*Records of scene-based questions*.
····················
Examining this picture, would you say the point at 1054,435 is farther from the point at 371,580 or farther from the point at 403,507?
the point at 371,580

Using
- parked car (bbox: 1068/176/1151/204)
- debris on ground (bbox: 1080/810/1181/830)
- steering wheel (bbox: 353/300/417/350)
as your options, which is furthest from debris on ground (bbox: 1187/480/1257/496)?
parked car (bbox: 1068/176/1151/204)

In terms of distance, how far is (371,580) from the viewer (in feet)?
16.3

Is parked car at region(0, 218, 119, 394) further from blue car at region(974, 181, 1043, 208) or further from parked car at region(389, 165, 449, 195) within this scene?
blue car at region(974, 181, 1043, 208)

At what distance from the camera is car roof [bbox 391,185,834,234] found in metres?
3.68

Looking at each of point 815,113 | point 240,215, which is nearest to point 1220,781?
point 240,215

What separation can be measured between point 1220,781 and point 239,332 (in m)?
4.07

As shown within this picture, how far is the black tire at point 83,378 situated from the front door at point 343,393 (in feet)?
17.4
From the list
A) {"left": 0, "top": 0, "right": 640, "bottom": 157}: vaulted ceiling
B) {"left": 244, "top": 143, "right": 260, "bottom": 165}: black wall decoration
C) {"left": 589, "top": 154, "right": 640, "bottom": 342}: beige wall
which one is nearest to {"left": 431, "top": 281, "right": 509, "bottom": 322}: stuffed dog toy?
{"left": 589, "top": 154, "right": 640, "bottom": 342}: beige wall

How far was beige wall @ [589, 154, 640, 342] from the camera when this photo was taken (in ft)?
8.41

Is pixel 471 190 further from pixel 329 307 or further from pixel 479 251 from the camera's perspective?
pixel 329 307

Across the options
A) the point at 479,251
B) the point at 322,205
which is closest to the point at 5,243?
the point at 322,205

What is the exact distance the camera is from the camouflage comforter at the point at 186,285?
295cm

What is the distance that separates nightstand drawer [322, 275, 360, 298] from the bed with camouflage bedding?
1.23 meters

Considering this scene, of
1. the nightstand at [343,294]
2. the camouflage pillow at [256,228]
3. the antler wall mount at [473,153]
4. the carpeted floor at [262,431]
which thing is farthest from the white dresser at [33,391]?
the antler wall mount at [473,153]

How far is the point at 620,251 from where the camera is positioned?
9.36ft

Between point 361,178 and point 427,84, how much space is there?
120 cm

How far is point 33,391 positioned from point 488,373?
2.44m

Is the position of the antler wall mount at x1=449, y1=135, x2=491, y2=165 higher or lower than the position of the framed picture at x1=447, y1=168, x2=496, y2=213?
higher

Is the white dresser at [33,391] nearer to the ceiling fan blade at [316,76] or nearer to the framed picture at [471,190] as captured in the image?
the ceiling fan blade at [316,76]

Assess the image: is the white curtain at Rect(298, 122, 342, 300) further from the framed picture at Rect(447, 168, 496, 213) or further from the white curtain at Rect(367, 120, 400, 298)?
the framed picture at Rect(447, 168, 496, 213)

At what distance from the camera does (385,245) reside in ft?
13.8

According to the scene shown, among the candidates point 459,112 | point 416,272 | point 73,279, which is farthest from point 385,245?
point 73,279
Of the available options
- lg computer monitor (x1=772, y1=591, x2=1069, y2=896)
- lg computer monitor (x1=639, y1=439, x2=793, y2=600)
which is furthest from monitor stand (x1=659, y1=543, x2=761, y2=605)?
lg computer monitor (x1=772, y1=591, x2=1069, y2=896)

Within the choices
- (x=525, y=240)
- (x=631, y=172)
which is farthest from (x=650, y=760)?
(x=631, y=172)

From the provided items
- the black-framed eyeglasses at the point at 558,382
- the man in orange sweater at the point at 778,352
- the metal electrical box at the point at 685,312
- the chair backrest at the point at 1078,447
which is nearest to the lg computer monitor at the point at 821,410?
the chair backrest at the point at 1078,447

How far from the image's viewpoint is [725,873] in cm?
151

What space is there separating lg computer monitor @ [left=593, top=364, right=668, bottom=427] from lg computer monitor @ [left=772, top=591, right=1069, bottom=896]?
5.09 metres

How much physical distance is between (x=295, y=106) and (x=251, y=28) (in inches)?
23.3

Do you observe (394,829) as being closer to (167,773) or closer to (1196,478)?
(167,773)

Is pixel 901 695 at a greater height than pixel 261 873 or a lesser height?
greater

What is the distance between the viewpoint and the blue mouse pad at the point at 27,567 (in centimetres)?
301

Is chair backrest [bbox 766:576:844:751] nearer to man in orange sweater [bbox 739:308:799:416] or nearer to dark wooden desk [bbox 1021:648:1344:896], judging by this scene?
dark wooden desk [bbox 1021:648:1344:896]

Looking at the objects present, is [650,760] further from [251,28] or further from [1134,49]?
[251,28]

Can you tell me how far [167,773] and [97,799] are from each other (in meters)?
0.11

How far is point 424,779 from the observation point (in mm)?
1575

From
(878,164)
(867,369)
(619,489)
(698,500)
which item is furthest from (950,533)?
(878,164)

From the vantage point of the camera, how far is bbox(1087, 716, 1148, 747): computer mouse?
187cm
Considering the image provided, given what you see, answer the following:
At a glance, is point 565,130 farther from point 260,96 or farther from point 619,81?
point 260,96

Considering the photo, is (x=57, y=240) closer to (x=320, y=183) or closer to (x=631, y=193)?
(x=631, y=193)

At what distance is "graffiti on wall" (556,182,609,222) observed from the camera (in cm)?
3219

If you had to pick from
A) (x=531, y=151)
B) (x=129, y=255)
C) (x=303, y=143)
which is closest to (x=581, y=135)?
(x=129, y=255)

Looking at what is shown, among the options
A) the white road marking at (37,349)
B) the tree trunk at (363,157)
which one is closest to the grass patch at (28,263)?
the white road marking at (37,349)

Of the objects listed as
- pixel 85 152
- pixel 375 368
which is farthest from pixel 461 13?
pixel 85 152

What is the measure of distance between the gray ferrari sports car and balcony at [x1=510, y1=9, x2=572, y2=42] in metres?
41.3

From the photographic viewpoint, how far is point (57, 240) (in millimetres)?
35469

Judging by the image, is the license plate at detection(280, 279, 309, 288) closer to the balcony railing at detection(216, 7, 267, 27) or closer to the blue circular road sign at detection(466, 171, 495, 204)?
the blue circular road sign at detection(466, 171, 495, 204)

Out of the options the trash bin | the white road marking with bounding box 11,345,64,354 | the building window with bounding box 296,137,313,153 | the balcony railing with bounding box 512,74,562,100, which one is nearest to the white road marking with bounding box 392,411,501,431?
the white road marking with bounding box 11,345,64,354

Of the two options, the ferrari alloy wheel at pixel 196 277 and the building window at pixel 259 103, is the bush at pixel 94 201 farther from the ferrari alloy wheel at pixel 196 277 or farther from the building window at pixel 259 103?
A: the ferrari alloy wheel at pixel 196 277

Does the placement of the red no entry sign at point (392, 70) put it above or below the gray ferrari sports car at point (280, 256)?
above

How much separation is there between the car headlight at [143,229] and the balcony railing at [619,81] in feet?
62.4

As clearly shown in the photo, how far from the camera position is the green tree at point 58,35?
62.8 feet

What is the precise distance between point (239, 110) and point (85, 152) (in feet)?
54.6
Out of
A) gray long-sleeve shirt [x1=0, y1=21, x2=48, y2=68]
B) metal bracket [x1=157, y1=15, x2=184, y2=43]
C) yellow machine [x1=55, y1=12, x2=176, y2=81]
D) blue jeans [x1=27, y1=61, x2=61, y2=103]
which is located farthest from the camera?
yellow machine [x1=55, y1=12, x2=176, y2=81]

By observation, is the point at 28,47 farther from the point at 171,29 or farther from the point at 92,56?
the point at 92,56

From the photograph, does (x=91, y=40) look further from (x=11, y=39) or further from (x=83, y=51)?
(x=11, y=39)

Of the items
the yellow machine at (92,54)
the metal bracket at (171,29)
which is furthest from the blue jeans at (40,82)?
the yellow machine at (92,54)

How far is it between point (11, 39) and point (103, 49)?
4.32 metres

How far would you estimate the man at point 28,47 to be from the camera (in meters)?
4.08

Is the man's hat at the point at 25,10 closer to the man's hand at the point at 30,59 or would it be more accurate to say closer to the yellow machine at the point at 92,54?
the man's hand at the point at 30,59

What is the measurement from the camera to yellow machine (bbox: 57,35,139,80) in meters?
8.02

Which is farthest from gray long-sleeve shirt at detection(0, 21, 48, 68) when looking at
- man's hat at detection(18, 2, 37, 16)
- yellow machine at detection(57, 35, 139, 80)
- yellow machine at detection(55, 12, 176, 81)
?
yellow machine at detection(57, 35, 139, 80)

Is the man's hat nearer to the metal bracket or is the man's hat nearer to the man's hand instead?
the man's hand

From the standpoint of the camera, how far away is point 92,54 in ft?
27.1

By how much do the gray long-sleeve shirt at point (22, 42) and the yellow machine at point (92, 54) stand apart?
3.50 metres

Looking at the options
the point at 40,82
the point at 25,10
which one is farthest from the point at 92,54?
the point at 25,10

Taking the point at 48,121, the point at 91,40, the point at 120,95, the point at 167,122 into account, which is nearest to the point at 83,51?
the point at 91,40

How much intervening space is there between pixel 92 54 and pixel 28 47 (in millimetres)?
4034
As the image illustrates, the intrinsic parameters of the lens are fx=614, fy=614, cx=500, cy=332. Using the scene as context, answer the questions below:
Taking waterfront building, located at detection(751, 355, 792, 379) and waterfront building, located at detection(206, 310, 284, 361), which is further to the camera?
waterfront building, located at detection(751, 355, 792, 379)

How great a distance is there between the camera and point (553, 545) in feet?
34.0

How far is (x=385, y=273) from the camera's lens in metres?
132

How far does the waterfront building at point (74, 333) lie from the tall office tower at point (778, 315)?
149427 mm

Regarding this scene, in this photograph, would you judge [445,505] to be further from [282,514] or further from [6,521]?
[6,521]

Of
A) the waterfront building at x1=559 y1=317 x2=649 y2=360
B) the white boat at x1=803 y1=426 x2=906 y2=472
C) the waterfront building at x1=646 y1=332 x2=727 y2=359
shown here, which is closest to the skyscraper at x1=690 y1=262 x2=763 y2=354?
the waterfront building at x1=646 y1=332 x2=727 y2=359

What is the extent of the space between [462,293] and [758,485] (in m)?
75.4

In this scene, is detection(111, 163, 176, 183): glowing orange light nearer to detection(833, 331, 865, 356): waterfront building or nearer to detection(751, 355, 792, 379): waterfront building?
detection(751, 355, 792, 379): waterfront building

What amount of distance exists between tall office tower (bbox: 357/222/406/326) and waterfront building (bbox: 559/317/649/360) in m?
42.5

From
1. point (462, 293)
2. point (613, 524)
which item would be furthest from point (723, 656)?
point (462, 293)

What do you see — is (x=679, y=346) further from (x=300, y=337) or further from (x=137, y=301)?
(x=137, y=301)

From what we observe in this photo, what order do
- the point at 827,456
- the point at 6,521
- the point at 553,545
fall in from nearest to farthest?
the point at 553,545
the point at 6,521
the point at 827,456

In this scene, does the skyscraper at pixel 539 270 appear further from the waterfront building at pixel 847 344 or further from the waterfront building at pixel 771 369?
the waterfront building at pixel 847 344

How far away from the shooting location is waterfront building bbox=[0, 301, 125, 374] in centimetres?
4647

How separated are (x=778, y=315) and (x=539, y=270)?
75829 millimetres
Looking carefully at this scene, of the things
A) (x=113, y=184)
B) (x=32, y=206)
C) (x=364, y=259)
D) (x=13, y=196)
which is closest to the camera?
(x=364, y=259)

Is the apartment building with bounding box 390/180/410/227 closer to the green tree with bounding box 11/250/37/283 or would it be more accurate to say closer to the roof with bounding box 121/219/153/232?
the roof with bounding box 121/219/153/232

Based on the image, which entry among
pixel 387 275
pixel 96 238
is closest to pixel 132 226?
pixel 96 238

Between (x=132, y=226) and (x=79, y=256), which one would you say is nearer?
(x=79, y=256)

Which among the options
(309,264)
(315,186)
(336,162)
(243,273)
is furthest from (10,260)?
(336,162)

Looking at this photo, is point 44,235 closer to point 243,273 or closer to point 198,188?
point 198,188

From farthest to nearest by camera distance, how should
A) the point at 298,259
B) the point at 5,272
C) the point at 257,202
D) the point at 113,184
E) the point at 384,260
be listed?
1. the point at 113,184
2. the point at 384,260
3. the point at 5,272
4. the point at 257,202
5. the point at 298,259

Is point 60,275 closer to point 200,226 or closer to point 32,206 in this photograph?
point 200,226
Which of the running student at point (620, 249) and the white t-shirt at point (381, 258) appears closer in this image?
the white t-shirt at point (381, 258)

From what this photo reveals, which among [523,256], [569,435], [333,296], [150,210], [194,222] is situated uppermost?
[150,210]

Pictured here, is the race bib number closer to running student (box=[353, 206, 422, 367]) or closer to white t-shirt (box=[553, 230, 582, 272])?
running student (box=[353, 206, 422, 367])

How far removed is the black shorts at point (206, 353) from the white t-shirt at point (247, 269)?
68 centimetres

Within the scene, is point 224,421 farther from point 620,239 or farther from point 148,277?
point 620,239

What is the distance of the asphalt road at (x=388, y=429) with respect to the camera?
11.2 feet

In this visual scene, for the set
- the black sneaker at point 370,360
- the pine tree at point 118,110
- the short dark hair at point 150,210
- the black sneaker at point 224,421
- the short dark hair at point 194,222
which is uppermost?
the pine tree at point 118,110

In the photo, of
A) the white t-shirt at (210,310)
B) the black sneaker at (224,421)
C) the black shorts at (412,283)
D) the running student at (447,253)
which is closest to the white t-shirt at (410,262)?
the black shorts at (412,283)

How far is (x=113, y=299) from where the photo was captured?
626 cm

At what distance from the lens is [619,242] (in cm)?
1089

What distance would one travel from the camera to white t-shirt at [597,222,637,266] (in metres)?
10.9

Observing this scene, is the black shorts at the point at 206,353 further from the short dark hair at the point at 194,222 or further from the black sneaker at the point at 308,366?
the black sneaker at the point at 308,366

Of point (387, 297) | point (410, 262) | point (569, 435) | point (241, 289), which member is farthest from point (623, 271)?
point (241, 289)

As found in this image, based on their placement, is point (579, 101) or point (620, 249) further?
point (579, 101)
····················
Rewrite the lines starting at the one containing "Within the scene, is" and ending with the last line, swapping "asphalt road" for "paved road" and leaving everything else unchanged.

*PROBLEM SOLUTION*.
Within the scene, is point 224,421 farther from point 620,239 or farther from point 148,277?
point 620,239

What is the distance of the paved road at (x=388, y=429) with respect to the camera?
11.2 feet

In this visual scene, for the set
- the black sneaker at point 370,360
- the pine tree at point 118,110
- the short dark hair at point 150,210
- the black sneaker at point 224,421
- the short dark hair at point 194,222
which is uppermost?
the pine tree at point 118,110

In the photo, of
A) the white t-shirt at (210,310)
B) the black sneaker at (224,421)
C) the black shorts at (412,283)
D) the running student at (447,253)
which is closest to the white t-shirt at (410,262)?
the black shorts at (412,283)

How far is (x=113, y=299) from where the photo was captured?
626 cm

At what distance from the lens is [619,242] (in cm)?
1089

What distance would one travel from the camera to white t-shirt at [597,222,637,266] (in metres)?
10.9

Observing this scene, is the black shorts at the point at 206,353 further from the short dark hair at the point at 194,222 or further from the black sneaker at the point at 308,366?
the black sneaker at the point at 308,366

Of point (387, 297) | point (410, 262) | point (569, 435) | point (241, 289), which member is farthest from point (623, 271)?
point (241, 289)

As found in this image, based on their placement, is point (579, 101) or point (620, 249) further?
point (579, 101)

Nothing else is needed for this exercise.